→ **SET PROBLEM**
Each entry in the listing below should be restated word for word.

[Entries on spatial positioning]

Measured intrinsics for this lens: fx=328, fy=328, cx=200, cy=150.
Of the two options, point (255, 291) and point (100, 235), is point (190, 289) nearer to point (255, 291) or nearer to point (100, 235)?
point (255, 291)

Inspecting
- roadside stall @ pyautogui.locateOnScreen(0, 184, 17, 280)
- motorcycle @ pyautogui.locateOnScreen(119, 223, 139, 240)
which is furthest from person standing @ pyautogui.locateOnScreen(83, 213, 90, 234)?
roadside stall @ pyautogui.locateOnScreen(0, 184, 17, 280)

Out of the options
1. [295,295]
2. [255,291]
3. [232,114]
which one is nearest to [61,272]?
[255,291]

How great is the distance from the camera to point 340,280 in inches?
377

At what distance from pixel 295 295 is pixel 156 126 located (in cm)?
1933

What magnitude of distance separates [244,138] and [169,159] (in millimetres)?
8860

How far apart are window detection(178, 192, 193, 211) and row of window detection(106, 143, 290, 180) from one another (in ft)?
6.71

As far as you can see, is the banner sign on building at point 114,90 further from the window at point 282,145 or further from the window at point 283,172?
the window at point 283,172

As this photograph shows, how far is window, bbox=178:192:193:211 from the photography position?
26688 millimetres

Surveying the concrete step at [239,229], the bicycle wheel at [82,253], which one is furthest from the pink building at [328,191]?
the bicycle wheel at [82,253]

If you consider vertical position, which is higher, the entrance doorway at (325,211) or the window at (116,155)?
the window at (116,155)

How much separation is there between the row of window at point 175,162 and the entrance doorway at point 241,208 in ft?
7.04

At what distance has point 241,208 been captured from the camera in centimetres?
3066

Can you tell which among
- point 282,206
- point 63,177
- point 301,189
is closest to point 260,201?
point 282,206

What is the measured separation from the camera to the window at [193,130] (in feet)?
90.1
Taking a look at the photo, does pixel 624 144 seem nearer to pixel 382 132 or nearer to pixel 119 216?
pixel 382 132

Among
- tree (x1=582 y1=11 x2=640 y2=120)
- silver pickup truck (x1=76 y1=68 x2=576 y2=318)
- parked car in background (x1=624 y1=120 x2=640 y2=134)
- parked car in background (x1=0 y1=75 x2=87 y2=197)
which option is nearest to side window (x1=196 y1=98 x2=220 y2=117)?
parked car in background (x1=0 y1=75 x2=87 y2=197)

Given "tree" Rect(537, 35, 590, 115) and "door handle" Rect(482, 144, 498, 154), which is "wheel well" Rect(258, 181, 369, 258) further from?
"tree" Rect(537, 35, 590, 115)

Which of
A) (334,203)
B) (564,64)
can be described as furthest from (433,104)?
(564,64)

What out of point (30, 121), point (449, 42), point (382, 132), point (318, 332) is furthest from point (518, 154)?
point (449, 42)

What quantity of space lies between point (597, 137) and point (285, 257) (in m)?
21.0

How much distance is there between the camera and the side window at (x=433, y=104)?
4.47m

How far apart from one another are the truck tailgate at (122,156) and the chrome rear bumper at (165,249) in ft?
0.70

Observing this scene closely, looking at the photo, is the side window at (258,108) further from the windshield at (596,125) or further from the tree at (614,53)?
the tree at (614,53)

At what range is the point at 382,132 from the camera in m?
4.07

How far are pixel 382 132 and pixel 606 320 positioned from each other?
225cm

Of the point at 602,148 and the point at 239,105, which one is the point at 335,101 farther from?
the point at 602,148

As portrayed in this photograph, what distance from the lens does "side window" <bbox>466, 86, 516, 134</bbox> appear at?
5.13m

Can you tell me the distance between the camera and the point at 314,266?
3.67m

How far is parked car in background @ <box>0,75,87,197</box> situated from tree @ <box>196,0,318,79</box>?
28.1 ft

→ **FULL ANSWER**
Measured intrinsics for this lens: fx=328, fy=328, cx=200, cy=150.
Of the two options, point (255, 291) and point (100, 235), is point (190, 289) nearer to point (255, 291) or nearer to point (100, 235)?
point (255, 291)

Inspecting
- roadside stall @ pyautogui.locateOnScreen(0, 184, 17, 280)
- motorcycle @ pyautogui.locateOnScreen(119, 223, 139, 240)
which is furthest from person standing @ pyautogui.locateOnScreen(83, 213, 90, 234)?
roadside stall @ pyautogui.locateOnScreen(0, 184, 17, 280)

Out of the options
1. [295,295]
2. [255,291]
3. [232,114]
which one is nearest to [61,272]?
[255,291]

How great is the distance from the camera to point 340,280 in inches?
377

At what distance from pixel 295 295 is pixel 156 126 located (in cm)?
1933

What magnitude of distance separates [244,138] and [169,159] (in millimetres)?
8860

How far apart are window detection(178, 192, 193, 211) and row of window detection(106, 143, 290, 180) from one another (in ft)?
6.71

As far as you can see, is the banner sign on building at point 114,90 further from the window at point 282,145 or further from the window at point 283,172?
the window at point 283,172

As this photograph shows, how far is window, bbox=178:192:193:211 from the photography position?
26688 millimetres

Surveying the concrete step at [239,229], the bicycle wheel at [82,253], which one is furthest from the pink building at [328,191]?
the bicycle wheel at [82,253]

If you consider vertical position, which is higher, the entrance doorway at (325,211) or the window at (116,155)?
the window at (116,155)

How much separation is there between the row of window at point 175,162 and the entrance doorway at point 241,208 in ft?
7.04

At what distance has point 241,208 been captured from the camera in centimetres?
3066

Can you tell which among
- point 282,206
- point 63,177
- point 301,189
is closest to point 260,201?
point 282,206

What is the measured separation from the camera to the window at [193,130] (in feet)?
90.1
Taking a look at the photo, does pixel 624 144 seem nearer to pixel 382 132 or nearer to pixel 119 216?
pixel 382 132

Among
- tree (x1=582 y1=11 x2=640 y2=120)
- silver pickup truck (x1=76 y1=68 x2=576 y2=318)
- parked car in background (x1=624 y1=120 x2=640 y2=134)
- parked car in background (x1=0 y1=75 x2=87 y2=197)
which option is nearest to side window (x1=196 y1=98 x2=220 y2=117)?
parked car in background (x1=0 y1=75 x2=87 y2=197)

Given "tree" Rect(537, 35, 590, 115) and "door handle" Rect(482, 144, 498, 154), which is "wheel well" Rect(258, 181, 369, 258) further from?
"tree" Rect(537, 35, 590, 115)

Which of
A) (334,203)
B) (564,64)
can be described as furthest from (433,104)?
(564,64)

What out of point (30, 121), point (449, 42), point (382, 132), point (318, 332) is furthest from point (518, 154)?
point (449, 42)

What quantity of space lies between point (597, 137) and point (285, 257) (in m)?
21.0

How much distance is there between the camera and the side window at (x=433, y=104)?
4.47m

How far apart from one another are the truck tailgate at (122,156) and the chrome rear bumper at (165,249) in ft?
0.70

Observing this scene closely, looking at the photo, is the side window at (258,108) further from the windshield at (596,125) or further from the tree at (614,53)?
the tree at (614,53)

At what range is the point at 382,132 from the camera in m?
4.07

How far are pixel 382 132 and pixel 606 320 positioned from each other?
225cm

Of the point at 602,148 and the point at 239,105, which one is the point at 335,101 farther from?
the point at 602,148

As portrayed in this photograph, what distance from the lens does "side window" <bbox>466, 86, 516, 134</bbox> appear at?
5.13m

Can you tell me the distance between the camera and the point at 314,266?
3.67m

How far is parked car in background @ <box>0,75,87,197</box> situated from tree @ <box>196,0,318,79</box>?
28.1 ft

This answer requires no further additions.